Mucha fuerza, ilusión, una sonrisa cada mañana para quienes luchan contra el cáncer, que sea una sola etapa que pasa y luego todo fluye, adelante siempre.

¿Qué es lo que no cocinaría nunca?

Yo lo cocinaría todo –ríe-, no tengo ningún producto que diga “a ti no”,  lo único que me da rabia en la cocina es pelar ajos, los tengo una manía, me cuesta muchísimo, hay gente que se entretiene en hacerlo pero yo me estreso mucho.

¿Sigue teniendo los mismos seguidores en redes sociales que cuando salió de Masterchef?

Incluso más, cada vez más, y lo bueno es que el haber conseguido tener mi restaurante, Raíces, ante los ojos de un profesional ya eres algo más, eso es lo bueno de esto, no eres solo el que salió en un programa de la tele. Ya pueden venir al restaurante, ver lo que hacemos y juzgar si solo somos una imagen o si gusta lo que hacemos.

Hablando de su restaurante, dos años al frente del mismo, unos 20.000 comensales en ese tiempo, ¿tendrá muchas anécdotas?

Aquí cada puñetero día es una puñetera anécdota. En el momento puede que no te haga mucha gracia pero cuando lo ves con perspectiva, dices “madre mía”.  Hay muchísimas, sobre todo al principio que era mucho descontrol, con un libro de reservas que llevaba mal. Una vez que llegó una familia de Madrid, porque nuestra clientela viene principalmente de allí, y había perdido la reserva porque no lo había apuntado. Estábamos llenos, así que decidí meterlos a comer en la cocina. Fue algo espectacular. Luego han vuelto a venir.

¿Alguien que no se ha ido contento?

Claro, no gustamos a todo el mundo y no lo pretendemos. Querer gustar a todo el mundo es una equivocación. Tenemos una forma de cocinar, un concepto, y tenemos que ser fiel a eso. A unos les gustará y a otros no, eso es lo bonito de este trabajo, que llegas a un cierto público y necesitamos crítica. El que viene, lo hace porque viene buscando eso. Mi padre tiene una forma de comer diferente y viene a Raíces y todo le parece raro, “¡Uy este sabor!, que si a qué sabe”, y entonces pienso que lo estoy haciendo bien –ríe-.

Ha sabido combinar su proyecto personal, que es Raíces, con la televisión.

No es mérito propio, eso lo pone la gente. Uno está donde está porque la gente lo pone ahí, todo depende de las audiencias. Hay quienes son muy profesionales en la cocina pero no están en la tele porque no enganchan.

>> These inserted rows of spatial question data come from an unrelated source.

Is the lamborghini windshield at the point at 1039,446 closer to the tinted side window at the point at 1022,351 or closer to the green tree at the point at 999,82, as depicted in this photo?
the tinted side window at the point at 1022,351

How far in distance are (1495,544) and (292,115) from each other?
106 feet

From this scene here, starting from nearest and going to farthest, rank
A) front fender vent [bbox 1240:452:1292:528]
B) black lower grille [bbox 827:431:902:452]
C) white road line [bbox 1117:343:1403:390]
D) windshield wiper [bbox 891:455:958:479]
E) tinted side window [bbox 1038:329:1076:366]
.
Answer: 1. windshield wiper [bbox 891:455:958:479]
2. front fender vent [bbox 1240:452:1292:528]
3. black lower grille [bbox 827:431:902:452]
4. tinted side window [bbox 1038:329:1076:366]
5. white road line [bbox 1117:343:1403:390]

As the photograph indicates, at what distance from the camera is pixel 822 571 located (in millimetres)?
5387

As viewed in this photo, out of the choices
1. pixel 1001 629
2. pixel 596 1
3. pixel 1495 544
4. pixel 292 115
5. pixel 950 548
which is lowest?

¿Y de cara a la televisión? ¿Habrá proyectos nuevos?

Siempre es bonito tener proyectos audiovisuales nuevos, o de restauración. Me pone mucho el pisar terreno desconocido, la tensión de no saber lo que ocurrirá, del qué puede pasar. Me encanta peligrar, salir de la monotonía, cuando creo que está todo resuelto, empiezan los problemas porque me relajo y todo pasa por delante. Me encantaría tener un programa propio, aunque encontrar un concepto nuevo de programa de cocina es difícil porque están muy trillados. Tiene que tener cocina, pero también su parte de show.